Derjaguin Formula for Contact Angle Prediction | Explained and Illustrated

[LouisD]

Hi everyone,
Decades ago, Derjaguin calculated formula which was able to predict the contact angle of a droplet on a solid substrate. The droplet and the solid substrate are separated by a thin liquid interlayer.
This formula was

cos(θ) = 1 + G(h0)/γ

where θ is the contact angle of the droplet on the solid substrate, h0 is the equilibrium distance between the droplet and the droplet (i.e the width of the thin liquid interlayer) and γ the surface tension of the liquid (water here).
The calculation of G(h0) leads to the following expression :

G(h0) = - A/(12.\pi.h0²)

with A the Hamaker constant of the system. This energy corresponds to the Lifshitz energy.
Here is my question : When you're calculating the Lifshitz energy between two materials (solid or liquid) you need to have between them a liquid or a gas. In this case, you just have air-water-solid substrate. I don't understand how it is possible to calculate the energy then, can somebody help me with that ? As I'm not a very good english speaker, I hope my question is clear otherwise don't hesitate to ask me to clarify any details.

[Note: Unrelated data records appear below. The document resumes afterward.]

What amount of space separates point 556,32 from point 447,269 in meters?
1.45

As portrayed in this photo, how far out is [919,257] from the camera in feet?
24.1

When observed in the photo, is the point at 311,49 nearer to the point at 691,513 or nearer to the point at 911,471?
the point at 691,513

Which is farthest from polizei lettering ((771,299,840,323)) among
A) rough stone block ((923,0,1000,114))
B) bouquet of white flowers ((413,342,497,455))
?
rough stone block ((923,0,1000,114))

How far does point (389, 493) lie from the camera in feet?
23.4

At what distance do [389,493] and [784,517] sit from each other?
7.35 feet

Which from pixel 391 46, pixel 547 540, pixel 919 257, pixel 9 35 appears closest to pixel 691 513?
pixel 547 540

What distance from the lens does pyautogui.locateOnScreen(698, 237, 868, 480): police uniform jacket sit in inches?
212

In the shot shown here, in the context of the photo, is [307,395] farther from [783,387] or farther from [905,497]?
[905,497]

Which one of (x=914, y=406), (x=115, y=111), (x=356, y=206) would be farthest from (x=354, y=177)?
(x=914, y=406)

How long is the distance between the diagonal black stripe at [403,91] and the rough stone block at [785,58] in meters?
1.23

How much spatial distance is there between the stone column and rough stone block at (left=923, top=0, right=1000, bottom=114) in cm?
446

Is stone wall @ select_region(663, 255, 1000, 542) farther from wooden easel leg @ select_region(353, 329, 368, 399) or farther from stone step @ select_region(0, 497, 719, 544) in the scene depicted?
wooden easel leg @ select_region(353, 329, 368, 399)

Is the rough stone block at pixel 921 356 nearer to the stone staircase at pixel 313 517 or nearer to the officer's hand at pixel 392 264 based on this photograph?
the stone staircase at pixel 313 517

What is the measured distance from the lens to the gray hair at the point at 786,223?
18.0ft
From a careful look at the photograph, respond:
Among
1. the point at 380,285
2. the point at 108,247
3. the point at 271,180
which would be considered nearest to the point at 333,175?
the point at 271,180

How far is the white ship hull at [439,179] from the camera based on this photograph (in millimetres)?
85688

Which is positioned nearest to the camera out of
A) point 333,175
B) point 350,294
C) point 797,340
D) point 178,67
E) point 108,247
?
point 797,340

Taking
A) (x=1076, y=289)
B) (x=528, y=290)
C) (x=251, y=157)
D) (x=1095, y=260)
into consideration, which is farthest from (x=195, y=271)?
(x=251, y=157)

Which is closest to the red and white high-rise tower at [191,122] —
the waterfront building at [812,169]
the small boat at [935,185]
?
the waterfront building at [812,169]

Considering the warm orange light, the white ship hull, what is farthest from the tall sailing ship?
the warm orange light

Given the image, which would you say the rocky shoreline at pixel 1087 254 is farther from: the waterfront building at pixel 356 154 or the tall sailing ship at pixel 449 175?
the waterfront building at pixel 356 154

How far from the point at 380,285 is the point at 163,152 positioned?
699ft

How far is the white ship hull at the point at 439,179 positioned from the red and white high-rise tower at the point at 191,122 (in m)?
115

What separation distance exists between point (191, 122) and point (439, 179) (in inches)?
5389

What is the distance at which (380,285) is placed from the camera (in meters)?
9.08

For more detail one this, http://arxiv.org/pdf/1212.6583.pdf

Thanks you

 

[Greg Bernhardt]

I'm sorry you are not generating any responses at the moment. Is there any additional information you can share with us? Any new findings?

 

[hilbert2]

I needed the Derjaguin formula several times when I was writing my master's thesis on the behavior of thin liquid films on solid substrates. The formula we used was $\cos \theta = 1 + \frac{1}{\gamma}\int_{h*}^{\infty}\Pi (h)dh$, where $\theta$ is the contact angle, $\gamma$ is the surface tension, $h^*$ is precursor film thickness and $\Pi (h)$ is the disjoining pressure as a function of film thickness.

I'm not sure I really understand LouisD's question... What is Lifshitz energy? What do you mean by needing to have something between the two phases for which the energy is calculated?

 

[itaischles]

I think I understand your question. The disjoining pressure in your case is made of van der Waals energy (specifically - London-Lifshitz dispersion forces). You said yourself that there is a thin film between the substrate and the liquid. In that case that is the medium which is used in the formula. The air plays no role here since it is far above the surface and you can probably assume infinite thickness for the liquid.